Pintu rumah kami tidak pernah dikunci secara khusus, karena gerendel kunci pintu rusak, pintu hanya dipasangi pengunci gesper engsel di bawah pintu, lantai diujung pengunci gesper dibuat lubang, lalu ujung pengunci diikat benang nilon dan diikat melalui lubang kunci di sebelah luar pintu. Jadi kalau masuk rumah, tinggal ditarik nilonnya, sedangkan kalau menutup pintu tinggal dirapatkan maka akan terkunci dengan sendirinya.

Ku lihat Ayah sedang menyantap makan malam gado-gado yang dibuatkan Ibu dari warungnya, sambil menonton acara Aneka Ria Safari, TVRI adalah satu-satunya channel televisi saat itu dengan TV tabung hitam putih. pas terlihat lantunan lagu Malaysia, judulnya Isabela, lagu kesukaanku yang dinyanyikan oleh group Search Amy, lagu itu sangat viral di Indonesia dan Malaysia.

Begini lirik lagunya:

"Isabella adalah kisah cinta dua dunia, Mengapa kita berjumpa namun akhirnya terpisah, Siang jadi hilang ditelan kegelapan malam, Alam yang terpisah melenyapkan sebuah kisah..."

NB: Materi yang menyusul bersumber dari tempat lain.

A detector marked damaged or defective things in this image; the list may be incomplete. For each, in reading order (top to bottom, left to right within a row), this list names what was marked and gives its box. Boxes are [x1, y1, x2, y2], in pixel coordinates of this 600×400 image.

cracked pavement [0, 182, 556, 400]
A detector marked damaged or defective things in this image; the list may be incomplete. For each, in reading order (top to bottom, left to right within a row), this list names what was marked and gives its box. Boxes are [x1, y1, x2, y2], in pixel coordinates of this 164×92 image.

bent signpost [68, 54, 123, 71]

Saat itu, aku memahami lagu itu adalah sebuah cerita cinta tentang 2 dunia berbeda, dunia nyata dan dunia makhluk halus, dunia yang mempersatukan dua makhluk yang berbeda yang ditentang oleh kehidupan masing-masing. Itu hanya pemahaman diriku dari sisi yang berbeda.

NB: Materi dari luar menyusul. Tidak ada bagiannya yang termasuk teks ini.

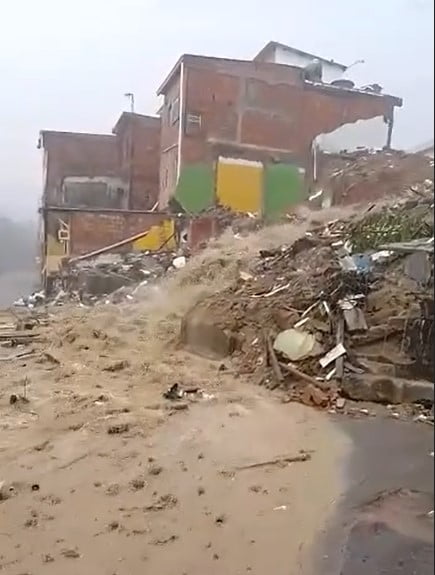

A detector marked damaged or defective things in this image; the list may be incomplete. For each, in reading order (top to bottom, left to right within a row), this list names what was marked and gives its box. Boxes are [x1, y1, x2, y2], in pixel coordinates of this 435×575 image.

damaged building facade [157, 44, 402, 216]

"Sudah, kau cuci kaki dan muka dulu, lalu segera tidur, besok kau sekolah". Kata Ayahku.

"Iya Bah." Sahutku, panggilan Abah dalam keseharian dalam budaya suku banjar. Biasanya Ayah tidur tengah malam, setelah menonton TV hingga acara sudah habis. Biasanya TVRI berhenti siaran tepat jam 12 malam. Sebenarnya acara TV kesukaan ayah adalah Dunia Dalam Berita.